Mispronouncing words isn’t so bad when you’re six or seven.  At that age, everyone’s doing it, kind of like everyone’s picking their nose. No one really cares and life goes on. But it’s not so much fun when you’re in your teens, twenties, or even older. By then, it’s embarrassing, especially when you’re in a setting where you’re supposed to know what you’re talking about, and you’re around people whom you would prefer not think of you as dumber than a bag of hair.

Although I’m sure I’ve mispronounced words in public on MANY occasions, there’s one instance that stands out as especially unpleasant. It happened in a graduate seminar.  I pronounced “macabre” as “mac-a-ber,” totally unaware I’d never heard the word anywhere except inside my own head. (If I had heard it, I certainly hadn’t made the connection to its written counterpart.) When the professor corrected me in front of the entire class, the irony of having butchered a word associated with death was totally lost on me.

Most readers have similar stories to tell. David Foster Wallace, in this interview, recalls the embarrassment of pronouncing “façade” as “fakade”in his first college class.  And how many people struggled with the pronunciation of Hermione’s name before the movies came out? J.K. Rowling was obviously aware of the problem, because she came to the rescue by allowing Viktor Krum to ask Hermione how to say her name correctly in Book 4.  

Fortunately, age and time solve a lot of mispronunciation issues.  I’m not going to reveal how old I am, but I will say that I absolutely loved reading Harry Potter . . . to my kids. Years of (intermittently) intelligent conversations, movies (artsy and not-so), and the occasional reality TV show television documentary, go a long way toward connecting a visual vocabulary to an aural/oral one. And yet, there are still words I regularly come across in books that I am not sure I have ever heard anyone say out loud.  For example: “clamber.” Characters are always clambering up walls, hills, trees, drainpipes, skyscrapers, beanstalks, you name it.  Look for “clamber” in the next couple of books you read; my unscientific experience is that it appears in at least half of the novels written in English for people over the age of seven. If you have ever heard anyone say “clamber” out loud, I’m curious:  what part of the country, or what country, do you live in?  Because it’s nowhere near me.
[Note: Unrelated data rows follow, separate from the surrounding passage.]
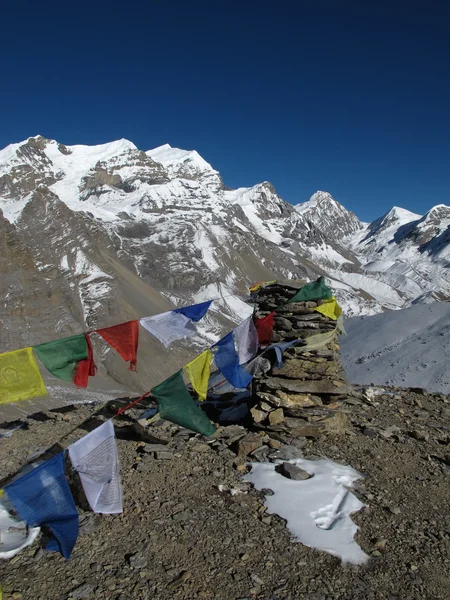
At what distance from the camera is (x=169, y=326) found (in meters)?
9.46

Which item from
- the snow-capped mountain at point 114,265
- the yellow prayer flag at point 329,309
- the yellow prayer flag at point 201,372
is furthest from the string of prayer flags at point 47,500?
the snow-capped mountain at point 114,265

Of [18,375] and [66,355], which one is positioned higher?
[66,355]

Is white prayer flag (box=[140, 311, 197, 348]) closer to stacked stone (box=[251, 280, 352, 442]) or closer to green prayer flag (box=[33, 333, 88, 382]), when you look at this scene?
green prayer flag (box=[33, 333, 88, 382])

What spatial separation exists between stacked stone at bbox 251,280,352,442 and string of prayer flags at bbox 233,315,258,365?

I asked my boyfriend (who reads mostly crime novels, which I would guess include plenty of clambering) how he pronounces the word. His answer: klam-mer.”  He reasons that “clamber” comes from “climb,” a word in which the “b” is silent.  For me, the word has always been “klaym-ber.” We looked it up. And? It’s “klam-ber.” We’re both wrong. Sort of. My boyfriend’s pronunciation is listed as an alternate. So, points for him. Which brings me to a brilliant solution to the whole pronunciation problem:  next time anyone criticizes the way I say something, I’m just going to proclaim with all the confidence of a Hermione or a Sherlock that mine is an alternate pronunciation, or perhaps a regional dialect. Who could argue? Wish I’d thought of that back in my graduate seminar.